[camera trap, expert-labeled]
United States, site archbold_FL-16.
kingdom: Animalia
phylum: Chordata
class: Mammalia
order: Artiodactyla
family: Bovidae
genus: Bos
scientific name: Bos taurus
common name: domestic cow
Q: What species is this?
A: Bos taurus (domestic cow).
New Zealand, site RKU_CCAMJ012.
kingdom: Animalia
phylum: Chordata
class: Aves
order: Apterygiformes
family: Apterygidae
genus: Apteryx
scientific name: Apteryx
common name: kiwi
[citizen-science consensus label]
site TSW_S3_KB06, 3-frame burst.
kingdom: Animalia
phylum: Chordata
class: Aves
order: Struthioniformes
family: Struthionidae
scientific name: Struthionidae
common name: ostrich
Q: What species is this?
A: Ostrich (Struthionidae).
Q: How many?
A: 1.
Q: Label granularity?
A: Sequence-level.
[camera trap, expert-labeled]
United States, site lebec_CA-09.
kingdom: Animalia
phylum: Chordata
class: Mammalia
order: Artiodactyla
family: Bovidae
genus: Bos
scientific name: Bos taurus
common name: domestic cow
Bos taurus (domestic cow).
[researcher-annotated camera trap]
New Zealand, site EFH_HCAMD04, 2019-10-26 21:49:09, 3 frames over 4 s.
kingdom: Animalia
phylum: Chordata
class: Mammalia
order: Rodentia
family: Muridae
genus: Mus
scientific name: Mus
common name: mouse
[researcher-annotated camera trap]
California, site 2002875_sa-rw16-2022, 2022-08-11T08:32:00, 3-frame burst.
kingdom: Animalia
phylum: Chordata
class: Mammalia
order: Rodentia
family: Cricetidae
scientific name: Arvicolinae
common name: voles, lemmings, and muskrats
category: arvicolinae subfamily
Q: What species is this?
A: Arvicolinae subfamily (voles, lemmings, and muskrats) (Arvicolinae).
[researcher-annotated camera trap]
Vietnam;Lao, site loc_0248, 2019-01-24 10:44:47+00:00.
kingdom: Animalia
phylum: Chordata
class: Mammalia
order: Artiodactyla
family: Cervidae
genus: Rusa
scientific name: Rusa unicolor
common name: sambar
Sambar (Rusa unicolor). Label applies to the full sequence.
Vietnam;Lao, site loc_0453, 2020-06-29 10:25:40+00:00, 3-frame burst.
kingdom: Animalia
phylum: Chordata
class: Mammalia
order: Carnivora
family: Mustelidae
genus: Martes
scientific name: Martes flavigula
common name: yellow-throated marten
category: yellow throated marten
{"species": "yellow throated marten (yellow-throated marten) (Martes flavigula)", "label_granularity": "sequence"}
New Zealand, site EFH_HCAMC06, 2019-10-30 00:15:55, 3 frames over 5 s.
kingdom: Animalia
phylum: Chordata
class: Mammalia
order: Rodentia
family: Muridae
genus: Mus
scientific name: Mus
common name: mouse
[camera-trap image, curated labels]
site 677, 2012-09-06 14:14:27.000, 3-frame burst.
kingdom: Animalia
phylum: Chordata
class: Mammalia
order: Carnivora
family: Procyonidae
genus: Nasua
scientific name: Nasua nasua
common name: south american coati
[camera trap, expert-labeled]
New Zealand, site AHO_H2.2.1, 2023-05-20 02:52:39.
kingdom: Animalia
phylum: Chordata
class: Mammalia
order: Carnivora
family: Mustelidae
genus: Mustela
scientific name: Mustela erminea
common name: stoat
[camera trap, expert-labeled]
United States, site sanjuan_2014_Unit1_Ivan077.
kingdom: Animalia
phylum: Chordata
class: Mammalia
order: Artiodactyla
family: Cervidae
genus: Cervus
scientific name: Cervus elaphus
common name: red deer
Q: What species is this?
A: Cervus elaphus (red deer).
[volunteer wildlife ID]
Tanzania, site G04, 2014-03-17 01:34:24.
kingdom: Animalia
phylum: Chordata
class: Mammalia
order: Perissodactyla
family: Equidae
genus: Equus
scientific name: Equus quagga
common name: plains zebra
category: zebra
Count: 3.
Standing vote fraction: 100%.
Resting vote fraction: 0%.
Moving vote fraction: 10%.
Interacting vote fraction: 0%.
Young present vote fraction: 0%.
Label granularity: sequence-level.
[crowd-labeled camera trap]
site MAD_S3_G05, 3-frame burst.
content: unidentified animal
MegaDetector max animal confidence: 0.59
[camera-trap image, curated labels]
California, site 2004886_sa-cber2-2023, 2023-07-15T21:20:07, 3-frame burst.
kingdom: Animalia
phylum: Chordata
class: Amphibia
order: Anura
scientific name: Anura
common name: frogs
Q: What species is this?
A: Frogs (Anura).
::::::
> Exercise instructions: Please set down the material above once more, word for word.

> Final answer:
[camera trap, expert-labeled]
United States, site archbold_FL-16.
kingdom: Animalia
phylum: Chordata
class: Mammalia
order: Artiodactyla
family: Bovidae
genus: Bos
scientific name: Bos taurus
common name: domestic cow
Q: What species is this?
A: Bos taurus (domestic cow).
New Zealand, site RKU_CCAMJ012.
kingdom: Animalia
phylum: Chordata
class: Aves
order: Apterygiformes
family: Apterygidae
genus: Apteryx
scientific name: Apteryx
common name: kiwi
[citizen-science consensus label]
site TSW_S3_KB06, 3-frame burst.
kingdom: Animalia
phylum: Chordata
class: Aves
order: Struthioniformes
family: Struthionidae
scientific name: Struthionidae
common name: ostrich
Q: What species is this?
A: Ostrich (Struthionidae).
Q: How many?
A: 1.
Q: Label granularity?
A: Sequence-level.
[camera trap, expert-labeled]
United States, site lebec_CA-09.
kingdom: Animalia
phylum: Chordata
class: Mammalia
order: Artiodactyla
family: Bovidae
genus: Bos
scientific name: Bos taurus
common name: domestic cow
Bos taurus (domestic cow).
[researcher-annotated camera trap]
New Zealand, site EFH_HCAMD04, 2019-10-26 21:49:09, 3 frames over 4 s.
kingdom: Animalia
phylum: Chordata
class: Mammalia
order: Rodentia
family: Muridae
genus: Mus
scientific name: Mus
common name: mouse
[researcher-annotated camera trap]
California, site 2002875_sa-rw16-2022, 2022-08-11T08:32:00, 3-frame burst.
kingdom: Animalia
phylum: Chordata
class: Mammalia
order: Rodentia
family: Cricetidae
scientific name: Arvicolinae
common name: voles, lemmings, and muskrats
category: arvicolinae subfamily
Q: What species is this?
A: Arvicolinae subfamily (voles, lemmings, and muskrats) (Arvicolinae).
[researcher-annotated camera trap]
Vietnam;Lao, site loc_0248, 2019-01-24 10:44:47+00:00.
kingdom: Animalia
phylum: Chordata
class: Mammalia
order: Artiodactyla
family: Cervidae
genus: Rusa
scientific name: Rusa unicolor
common name: sambar
Sambar (Rusa unicolor). Label applies to the full sequence.
Vietnam;Lao, site loc_0453, 2020-06-29 10:25:40+00:00, 3-frame burst.
kingdom: Animalia
phylum: Chordata
class: Mammalia
order: Carnivora
family: Mustelidae
genus: Martes
scientific name: Martes flavigula
common name: yellow-throated marten
category: yellow throated marten
{"species": "yellow throated marten (yellow-throated marten) (Martes flavigula)", "label_granularity": "sequence"}
New Zealand, site EFH_HCAMC06, 2019-10-30 00:15:55, 3 frames over 5 s.
kingdom: Animalia
phylum: Chordata
class: Mammalia
order: Rodentia
family: Muridae
genus: Mus
scientific name: Mus
common name: mouse
[camera-trap image, curated labels]
site 677, 2012-09-06 14:14:27.000, 3-frame burst.
kingdom: Animalia
phylum: Chordata
class: Mammalia
order: Carnivora
family: Procyonidae
genus: Nasua
scientific name: Nasua nasua
common name: south american coati
[camera trap, expert-labeled]
New Zealand, site AHO_H2.2.1, 2023-05-20 02:52:39.
kingdom: Animalia
phylum: Chordata
class: Mammalia
order: Carnivora
family: Mustelidae
genus: Mustela
scientific name: Mustela erminea
common name: stoat
[camera trap, expert-labeled]
United States, site sanjuan_2014_Unit1_Ivan077.
kingdom: Animalia
phylum: Chordata
class: Mammalia
order: Artiodactyla
family: Cervidae
genus: Cervus
scientific name: Cervus elaphus
common name: red deer
Q: What species is this?
A: Cervus elaphus (red deer).
[volunteer wildlife ID]
Tanzania, site G04, 2014-03-17 01:34:24.
kingdom: Animalia
phylum: Chordata
class: Mammalia
order: Perissodactyla
family: Equidae
genus: Equus
scientific name: Equus quagga
common name: plains zebra
category: zebra
Count: 3.
Standing vote fraction: 100%.
Resting vote fraction: 0%.
Moving vote fraction: 10%.
Interacting vote fraction: 0%.
Young present vote fraction: 0%.
Label granularity: sequence-level.
[crowd-labeled camera trap]
site MAD_S3_G05, 3-frame burst.
content: unidentified animal
MegaDetector max animal confidence: 0.59
[camera-trap image, curated labels]
California, site 2004886_sa-cber2-2023, 2023-07-15T21:20:07, 3-frame burst.
kingdom: Animalia
phylum: Chordata
class: Amphibia
order: Anura
scientific name: Anura
common name: frogs
Q: What species is this?
A: Frogs (Anura).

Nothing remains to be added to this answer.